TASK REQUIREMENTS:
**a.** According to the Derbyshire records guide, which workhouses still have admission and discharge registers?
**b.** Pick up the Derbyshire records guide after its last sentence and keep writing it.

PAGE:
-------
A full list of archive collections for Derbyshire schools can be found here.

See Find My Past for pre-1914 admission registers and log books   (subscription required)

Where your ancestor worked: it is not possible to find employment information for most of our ancestors, but there are a range of sources available depending on the business, the industry and the circumstances of the individual.   Look out for the forthcoming employment research guide to find out about records of apprenticeship, war service, coal miners (including accidents and trade unions), child employment and individual employees of several local firms.  A very small number of records survive relating to employees and servants on landed estates, particularly for the Harpur-Crewe family of Calke Abbey (ref: D2375).

Ancestors in the workhouse or receiving poor relief: Until 1835 parish Overseers of the Poor collected and distributed monetary and other relief to the in need.  The parish archives include records of people settling in new parishes, being removed to old ones, and examinations in bastardy cases.  Under the Poor Law Amendment Act 1834, Poor Law Unions built workhouses to house, feed and set to work (if able) the poor in their district, rather than given money.  Admission and discharge registers only survive for the workhouses at Belper and Chesterfield, but records for the other unions  do include some names of individuals in receipt of poor relief.
-------
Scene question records
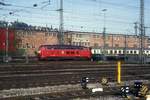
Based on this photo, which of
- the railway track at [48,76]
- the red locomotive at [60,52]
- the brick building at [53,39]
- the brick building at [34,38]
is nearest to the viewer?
the railway track at [48,76]

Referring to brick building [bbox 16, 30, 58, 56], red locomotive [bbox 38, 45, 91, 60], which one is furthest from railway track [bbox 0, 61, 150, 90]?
brick building [bbox 16, 30, 58, 56]

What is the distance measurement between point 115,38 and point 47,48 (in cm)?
6839

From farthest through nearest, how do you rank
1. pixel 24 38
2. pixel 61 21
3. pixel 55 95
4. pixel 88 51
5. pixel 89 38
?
pixel 89 38
pixel 24 38
pixel 88 51
pixel 61 21
pixel 55 95

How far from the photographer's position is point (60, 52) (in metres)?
52.1

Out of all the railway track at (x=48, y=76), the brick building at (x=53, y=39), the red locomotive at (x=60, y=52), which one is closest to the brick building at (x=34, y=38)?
the brick building at (x=53, y=39)

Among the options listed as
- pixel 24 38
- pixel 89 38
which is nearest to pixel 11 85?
pixel 24 38

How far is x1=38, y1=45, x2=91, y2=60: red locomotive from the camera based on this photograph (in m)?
51.5

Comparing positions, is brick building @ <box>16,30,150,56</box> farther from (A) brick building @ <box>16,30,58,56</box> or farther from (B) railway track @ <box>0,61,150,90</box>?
(B) railway track @ <box>0,61,150,90</box>

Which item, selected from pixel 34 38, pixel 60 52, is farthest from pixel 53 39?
pixel 60 52

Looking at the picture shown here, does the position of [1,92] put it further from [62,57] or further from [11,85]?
[62,57]

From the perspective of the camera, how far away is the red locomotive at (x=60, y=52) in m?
51.5

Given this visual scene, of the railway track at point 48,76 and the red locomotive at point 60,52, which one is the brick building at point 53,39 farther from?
the railway track at point 48,76

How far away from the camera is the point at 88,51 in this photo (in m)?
56.6

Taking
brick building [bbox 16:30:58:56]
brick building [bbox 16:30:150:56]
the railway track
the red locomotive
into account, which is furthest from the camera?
A: brick building [bbox 16:30:58:56]
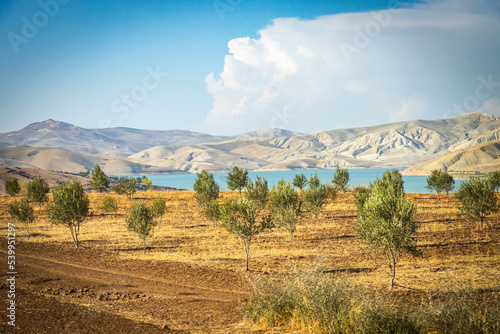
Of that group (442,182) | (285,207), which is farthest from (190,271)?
(442,182)

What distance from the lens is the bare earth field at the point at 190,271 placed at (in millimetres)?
12852

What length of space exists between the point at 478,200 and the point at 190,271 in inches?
1082

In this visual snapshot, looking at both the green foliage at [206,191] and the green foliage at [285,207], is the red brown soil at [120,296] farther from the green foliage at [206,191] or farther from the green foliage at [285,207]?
the green foliage at [206,191]

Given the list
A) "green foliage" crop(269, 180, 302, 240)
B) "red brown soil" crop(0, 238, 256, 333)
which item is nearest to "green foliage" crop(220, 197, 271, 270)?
"red brown soil" crop(0, 238, 256, 333)

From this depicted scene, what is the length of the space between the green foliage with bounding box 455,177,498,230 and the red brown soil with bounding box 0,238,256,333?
24794 millimetres

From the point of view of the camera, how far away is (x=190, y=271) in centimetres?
2112

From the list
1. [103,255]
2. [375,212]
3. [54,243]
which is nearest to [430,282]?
[375,212]

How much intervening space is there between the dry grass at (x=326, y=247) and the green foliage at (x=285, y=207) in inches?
65.1

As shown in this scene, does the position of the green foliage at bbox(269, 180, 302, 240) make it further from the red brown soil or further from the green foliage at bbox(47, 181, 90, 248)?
the green foliage at bbox(47, 181, 90, 248)

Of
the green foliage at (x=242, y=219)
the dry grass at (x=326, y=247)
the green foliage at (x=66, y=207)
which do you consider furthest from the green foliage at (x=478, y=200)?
the green foliage at (x=66, y=207)

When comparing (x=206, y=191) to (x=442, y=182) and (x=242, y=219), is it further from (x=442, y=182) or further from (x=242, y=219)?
(x=442, y=182)

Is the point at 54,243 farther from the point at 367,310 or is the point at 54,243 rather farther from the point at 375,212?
the point at 367,310

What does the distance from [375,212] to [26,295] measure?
1721cm

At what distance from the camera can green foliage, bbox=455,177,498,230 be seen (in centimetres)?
3144
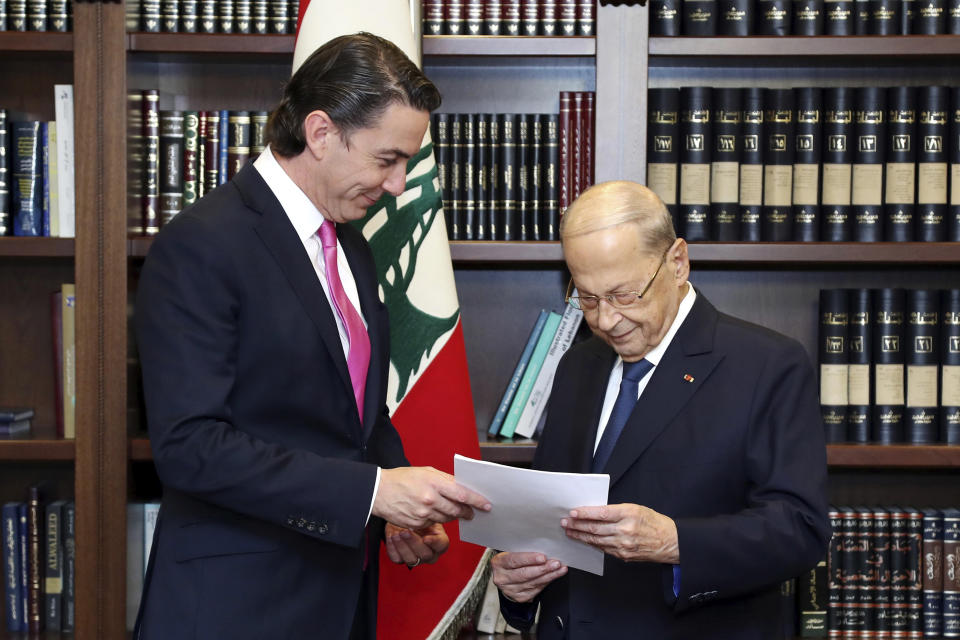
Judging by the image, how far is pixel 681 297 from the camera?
1.72 metres

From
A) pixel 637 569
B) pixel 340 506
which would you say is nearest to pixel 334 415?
pixel 340 506

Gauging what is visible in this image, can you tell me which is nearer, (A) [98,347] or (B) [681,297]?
(B) [681,297]

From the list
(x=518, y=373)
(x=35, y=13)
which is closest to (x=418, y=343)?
(x=518, y=373)

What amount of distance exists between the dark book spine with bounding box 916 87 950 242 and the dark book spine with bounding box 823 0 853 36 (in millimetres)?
249

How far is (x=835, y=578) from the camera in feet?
8.64

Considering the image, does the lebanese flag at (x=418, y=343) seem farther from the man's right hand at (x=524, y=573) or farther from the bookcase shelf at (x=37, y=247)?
A: the bookcase shelf at (x=37, y=247)

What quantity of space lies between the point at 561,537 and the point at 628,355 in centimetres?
36

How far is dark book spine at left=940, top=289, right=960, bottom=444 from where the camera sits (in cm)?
258

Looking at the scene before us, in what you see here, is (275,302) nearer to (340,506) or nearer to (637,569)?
(340,506)

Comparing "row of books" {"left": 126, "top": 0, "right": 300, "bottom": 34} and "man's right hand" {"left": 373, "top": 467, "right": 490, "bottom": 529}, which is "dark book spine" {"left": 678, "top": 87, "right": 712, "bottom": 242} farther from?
"man's right hand" {"left": 373, "top": 467, "right": 490, "bottom": 529}

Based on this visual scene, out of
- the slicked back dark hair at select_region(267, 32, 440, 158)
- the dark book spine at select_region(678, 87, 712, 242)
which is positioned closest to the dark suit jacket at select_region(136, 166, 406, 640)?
the slicked back dark hair at select_region(267, 32, 440, 158)

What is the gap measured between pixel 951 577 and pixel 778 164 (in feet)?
3.85

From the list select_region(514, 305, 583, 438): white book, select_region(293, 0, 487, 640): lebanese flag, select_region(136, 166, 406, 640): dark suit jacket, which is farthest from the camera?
select_region(514, 305, 583, 438): white book

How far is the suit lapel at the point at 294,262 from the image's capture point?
160 cm
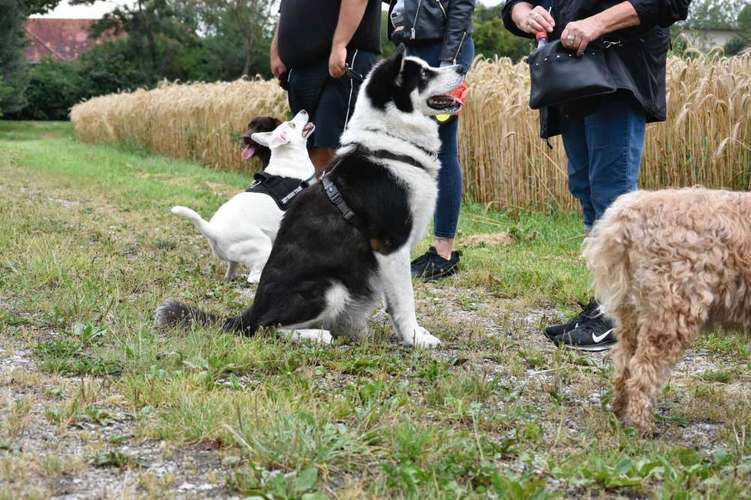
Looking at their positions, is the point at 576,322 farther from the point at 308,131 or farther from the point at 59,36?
the point at 59,36

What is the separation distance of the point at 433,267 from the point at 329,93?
1.49 metres

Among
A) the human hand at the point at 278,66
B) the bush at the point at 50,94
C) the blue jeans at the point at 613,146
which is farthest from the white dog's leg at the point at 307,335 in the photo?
the bush at the point at 50,94

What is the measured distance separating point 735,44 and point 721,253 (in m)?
15.3

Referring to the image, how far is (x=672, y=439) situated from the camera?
301 centimetres

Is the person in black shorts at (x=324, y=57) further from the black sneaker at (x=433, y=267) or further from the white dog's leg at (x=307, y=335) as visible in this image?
the white dog's leg at (x=307, y=335)

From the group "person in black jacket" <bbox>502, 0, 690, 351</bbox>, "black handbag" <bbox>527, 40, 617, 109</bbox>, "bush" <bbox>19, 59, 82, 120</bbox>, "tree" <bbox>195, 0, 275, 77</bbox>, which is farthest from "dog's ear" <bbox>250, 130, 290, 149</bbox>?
"bush" <bbox>19, 59, 82, 120</bbox>

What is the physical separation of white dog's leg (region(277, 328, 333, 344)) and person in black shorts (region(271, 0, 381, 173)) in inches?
78.0

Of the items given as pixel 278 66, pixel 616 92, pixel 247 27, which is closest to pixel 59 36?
pixel 247 27

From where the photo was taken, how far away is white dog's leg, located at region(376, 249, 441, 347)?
4391 mm

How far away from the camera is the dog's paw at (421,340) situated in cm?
434

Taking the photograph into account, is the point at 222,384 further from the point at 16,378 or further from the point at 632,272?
the point at 632,272

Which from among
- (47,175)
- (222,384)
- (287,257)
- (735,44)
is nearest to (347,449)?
(222,384)

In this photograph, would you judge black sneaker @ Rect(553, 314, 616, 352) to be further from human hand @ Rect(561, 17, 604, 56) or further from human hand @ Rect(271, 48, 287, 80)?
human hand @ Rect(271, 48, 287, 80)

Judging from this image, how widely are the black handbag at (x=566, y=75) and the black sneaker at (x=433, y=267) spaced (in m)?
2.14
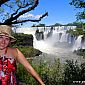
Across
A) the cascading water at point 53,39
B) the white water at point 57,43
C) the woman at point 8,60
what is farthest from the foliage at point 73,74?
the cascading water at point 53,39

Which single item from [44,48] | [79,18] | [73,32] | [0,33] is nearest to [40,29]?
[44,48]

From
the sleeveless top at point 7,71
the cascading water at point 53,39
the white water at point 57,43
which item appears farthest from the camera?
the cascading water at point 53,39

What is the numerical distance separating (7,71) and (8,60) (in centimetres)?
13

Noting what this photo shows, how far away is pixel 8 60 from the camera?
3.62 m

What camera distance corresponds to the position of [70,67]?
1172 centimetres

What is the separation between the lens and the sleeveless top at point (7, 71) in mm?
3555

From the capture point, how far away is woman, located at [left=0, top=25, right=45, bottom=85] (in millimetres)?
3562

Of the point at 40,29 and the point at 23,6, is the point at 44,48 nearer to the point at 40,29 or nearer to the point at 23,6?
the point at 40,29

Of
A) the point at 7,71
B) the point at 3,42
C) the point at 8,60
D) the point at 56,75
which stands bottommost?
the point at 56,75

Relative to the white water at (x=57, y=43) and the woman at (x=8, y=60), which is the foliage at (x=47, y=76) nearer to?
the woman at (x=8, y=60)

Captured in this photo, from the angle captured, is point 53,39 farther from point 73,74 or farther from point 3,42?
point 3,42

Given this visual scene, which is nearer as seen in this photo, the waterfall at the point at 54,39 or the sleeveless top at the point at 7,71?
the sleeveless top at the point at 7,71

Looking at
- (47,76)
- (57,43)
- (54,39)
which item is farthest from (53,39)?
(47,76)

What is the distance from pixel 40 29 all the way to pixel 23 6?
53.3m
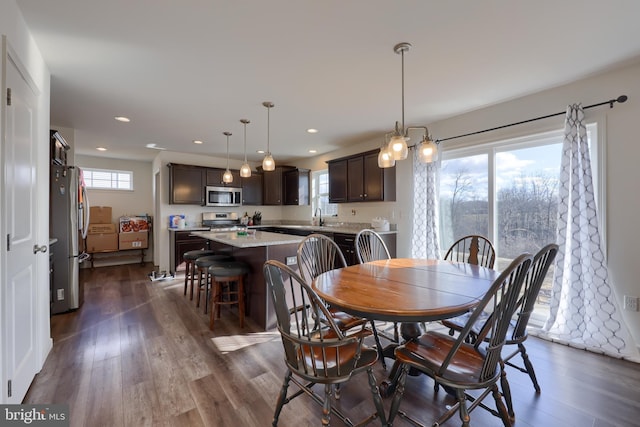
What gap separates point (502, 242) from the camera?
126 inches

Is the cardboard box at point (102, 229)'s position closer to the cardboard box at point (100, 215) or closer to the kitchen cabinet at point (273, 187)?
the cardboard box at point (100, 215)

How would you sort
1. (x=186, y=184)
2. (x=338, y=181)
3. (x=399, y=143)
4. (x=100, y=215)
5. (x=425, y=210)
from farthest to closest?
(x=100, y=215) < (x=186, y=184) < (x=338, y=181) < (x=425, y=210) < (x=399, y=143)

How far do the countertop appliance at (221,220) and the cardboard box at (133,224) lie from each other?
1514 mm

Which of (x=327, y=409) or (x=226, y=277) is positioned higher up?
(x=226, y=277)

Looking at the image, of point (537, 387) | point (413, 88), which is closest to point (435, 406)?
point (537, 387)

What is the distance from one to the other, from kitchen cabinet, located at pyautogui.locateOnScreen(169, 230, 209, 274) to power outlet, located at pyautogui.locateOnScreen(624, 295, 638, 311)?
5.36m

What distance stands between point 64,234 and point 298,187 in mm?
3825

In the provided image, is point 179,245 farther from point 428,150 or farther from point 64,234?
point 428,150

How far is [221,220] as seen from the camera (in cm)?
613

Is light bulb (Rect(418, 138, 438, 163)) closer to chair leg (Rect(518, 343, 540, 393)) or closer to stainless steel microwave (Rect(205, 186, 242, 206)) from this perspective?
chair leg (Rect(518, 343, 540, 393))

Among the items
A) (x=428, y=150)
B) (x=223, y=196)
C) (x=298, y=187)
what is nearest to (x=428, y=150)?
(x=428, y=150)

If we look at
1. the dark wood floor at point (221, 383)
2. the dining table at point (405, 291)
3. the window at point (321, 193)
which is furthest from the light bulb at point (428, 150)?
the window at point (321, 193)

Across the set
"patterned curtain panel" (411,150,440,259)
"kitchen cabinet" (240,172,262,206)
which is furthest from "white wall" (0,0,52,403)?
"kitchen cabinet" (240,172,262,206)

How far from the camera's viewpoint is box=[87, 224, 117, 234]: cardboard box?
570cm
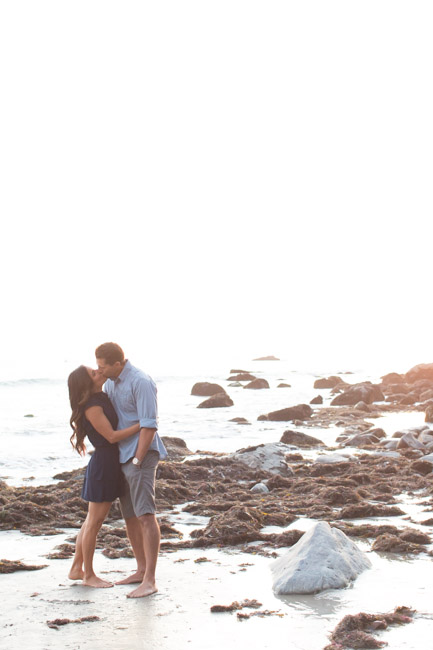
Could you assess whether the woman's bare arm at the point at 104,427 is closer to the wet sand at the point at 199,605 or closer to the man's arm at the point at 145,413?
-------
OUTPUTS IN ORDER:
**a.** Belper and Chesterfield.

**b.**
Criminal Ancestors: Quarterly Calendars of Prisoners provide details of inmates in the county gaol and in houses of correction within the county.

Search the prisoner records database 

Other resources that might help

  • Trade directories: list prominent landowners, officials and some (not all) residents by place, plus a commercial section arranged by trade.
  • Newspapersfrom birth, marriage and death notices to reports of coroner and other court proceedings, newspapers provide more detail than can often be found in formal records.
  • Maps and Plans: can provide information to help find out about the house your ancestor lived in, or property they owned.
  • Family and estate archives: the estates of landed families were major business enterprises, employing large numbers of people and renting property to families.  Few family archive collections hold personal details of employees (though tradesmen might be mentioned in expenditure accounts), but many do include at least some records relating to tenants in rent accounts.
  • Taxation records: over the centuries many different taxes have been collected, some of which have local records.  Most of these are arranged by hundred and then alphabetically by parish, and are found in the Quarter Sessions archive collection (ref: Q).  For information about non-local records relating to taxation see The National Archive research guide.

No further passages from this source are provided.